# Does Anybody know about Shop-Vac hose connectors?



## Sleeper (Mar 24, 2009)

I bought a couple of Shop-Vac 12-ft x 1-1/2-in Premium Hoses which are great and I love them, but one was a little too long for my Miter saw so I cut it to size. I’m looking for the screw-on Shop-Vac hose connectors so I can utilize the piece I cut off, but I can’t find them anywhere. 

Maybe I’m searching for the wrong nomenclature or something. Anyway I need to do something although the screw in connector is really nice.


----------



## Gilgaron (Mar 16, 2012)

I find regular old hose clamps work better than the internally threaded fittings anyhow, for what its worth.


----------



## Sleeper (Mar 24, 2009)

Gilgaron said:


> I find regular old hose clamps work better than the internally threaded fittings anyhow, for what its worth.


What do you use to seal off the grove for the inside thread?


----------



## RogerInColorado (Jan 16, 2013)

◆ ◆ ◆ ◆

→ **Problem set**:
1) Summarize the forum thread in two sentences.
2) Please list every username that heads a post in the forum thread.
3) Write out the passage of the forum thread from "I bought a couple" up to and including "find them anywhere.".
The records are material separate from the forum thread.

◆ ◆ ◆ ◆

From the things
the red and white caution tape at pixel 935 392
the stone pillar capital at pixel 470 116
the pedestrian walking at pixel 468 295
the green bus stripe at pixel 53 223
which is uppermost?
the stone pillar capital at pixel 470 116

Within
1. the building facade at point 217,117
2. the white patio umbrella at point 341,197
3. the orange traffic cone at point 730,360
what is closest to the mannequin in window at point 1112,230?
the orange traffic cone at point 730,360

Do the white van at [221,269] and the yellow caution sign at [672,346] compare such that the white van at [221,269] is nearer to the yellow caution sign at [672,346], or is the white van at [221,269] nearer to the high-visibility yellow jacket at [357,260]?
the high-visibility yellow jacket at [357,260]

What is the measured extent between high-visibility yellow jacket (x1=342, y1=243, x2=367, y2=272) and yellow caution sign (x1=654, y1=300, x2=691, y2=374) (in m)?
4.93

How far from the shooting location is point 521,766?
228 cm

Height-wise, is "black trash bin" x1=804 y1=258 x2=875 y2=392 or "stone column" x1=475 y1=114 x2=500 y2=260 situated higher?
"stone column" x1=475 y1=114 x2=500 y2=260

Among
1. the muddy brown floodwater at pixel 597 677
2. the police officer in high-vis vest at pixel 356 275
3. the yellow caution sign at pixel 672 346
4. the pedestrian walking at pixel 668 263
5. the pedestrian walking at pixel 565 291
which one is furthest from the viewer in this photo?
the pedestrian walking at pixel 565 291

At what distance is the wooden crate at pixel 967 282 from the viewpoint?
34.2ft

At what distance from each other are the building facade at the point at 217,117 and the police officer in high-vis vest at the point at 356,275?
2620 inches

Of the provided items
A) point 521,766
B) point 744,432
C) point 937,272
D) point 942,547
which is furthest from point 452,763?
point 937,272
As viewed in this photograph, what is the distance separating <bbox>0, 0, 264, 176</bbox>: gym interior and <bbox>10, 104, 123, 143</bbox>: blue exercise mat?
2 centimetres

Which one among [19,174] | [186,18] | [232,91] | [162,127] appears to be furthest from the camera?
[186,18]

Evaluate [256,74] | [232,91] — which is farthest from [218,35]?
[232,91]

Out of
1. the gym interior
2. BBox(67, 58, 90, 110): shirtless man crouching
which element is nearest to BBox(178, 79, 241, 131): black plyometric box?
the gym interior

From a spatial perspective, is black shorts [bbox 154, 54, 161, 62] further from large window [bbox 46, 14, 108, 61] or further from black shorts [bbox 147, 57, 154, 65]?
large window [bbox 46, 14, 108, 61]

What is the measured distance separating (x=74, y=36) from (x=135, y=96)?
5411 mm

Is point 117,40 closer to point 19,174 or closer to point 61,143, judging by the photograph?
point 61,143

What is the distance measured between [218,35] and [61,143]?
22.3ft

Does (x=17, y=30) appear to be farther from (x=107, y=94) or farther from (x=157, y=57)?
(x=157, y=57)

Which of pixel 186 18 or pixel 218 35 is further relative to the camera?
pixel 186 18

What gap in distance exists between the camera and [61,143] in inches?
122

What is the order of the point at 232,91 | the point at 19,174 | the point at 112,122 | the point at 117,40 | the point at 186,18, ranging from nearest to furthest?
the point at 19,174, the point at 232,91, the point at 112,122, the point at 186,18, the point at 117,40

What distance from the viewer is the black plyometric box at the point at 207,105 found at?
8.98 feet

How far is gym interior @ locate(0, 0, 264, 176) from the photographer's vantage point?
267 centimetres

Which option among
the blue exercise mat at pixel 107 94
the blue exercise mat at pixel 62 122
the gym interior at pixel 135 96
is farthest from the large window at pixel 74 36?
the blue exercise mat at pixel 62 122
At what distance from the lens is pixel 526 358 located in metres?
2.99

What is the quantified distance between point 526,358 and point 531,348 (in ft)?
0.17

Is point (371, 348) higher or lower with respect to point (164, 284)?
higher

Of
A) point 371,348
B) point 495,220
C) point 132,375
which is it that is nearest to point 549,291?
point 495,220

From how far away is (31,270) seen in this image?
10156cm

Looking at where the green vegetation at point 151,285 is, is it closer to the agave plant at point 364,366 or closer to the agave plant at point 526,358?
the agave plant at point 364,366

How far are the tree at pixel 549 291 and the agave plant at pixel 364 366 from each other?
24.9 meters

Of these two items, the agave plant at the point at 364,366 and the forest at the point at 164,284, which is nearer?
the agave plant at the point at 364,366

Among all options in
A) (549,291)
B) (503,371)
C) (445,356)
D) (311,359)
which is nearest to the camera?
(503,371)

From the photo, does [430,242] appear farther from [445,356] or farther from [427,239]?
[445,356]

◆ ◆ ◆ ◆

→ **Solutions to each task**:
1) Sleeper cut a Shop-Vac 12-ft x 1-1/2-in Premium Hose down to fit a miter saw and wants screw-on Shop-Vac hose connectors to reuse the cut-off piece, but can't find them anywhere. Gilgaron says regular hose clamps work better than internally threaded fittings, and Sleeper asks what he uses to seal off the inside thread.

2)
Sleeper
Gilgaron
RogerInColorado

3)
I bought a couple of Shop-Vac 12-ft x 1-1/2-in Premium Hoses which are great and I love them, but one was a little too long for my Miter saw so I cut it to size. I’m looking for the screw-on Shop-Vac hose connectors so I can utilize the piece I cut off, but I can’t find them anywhere.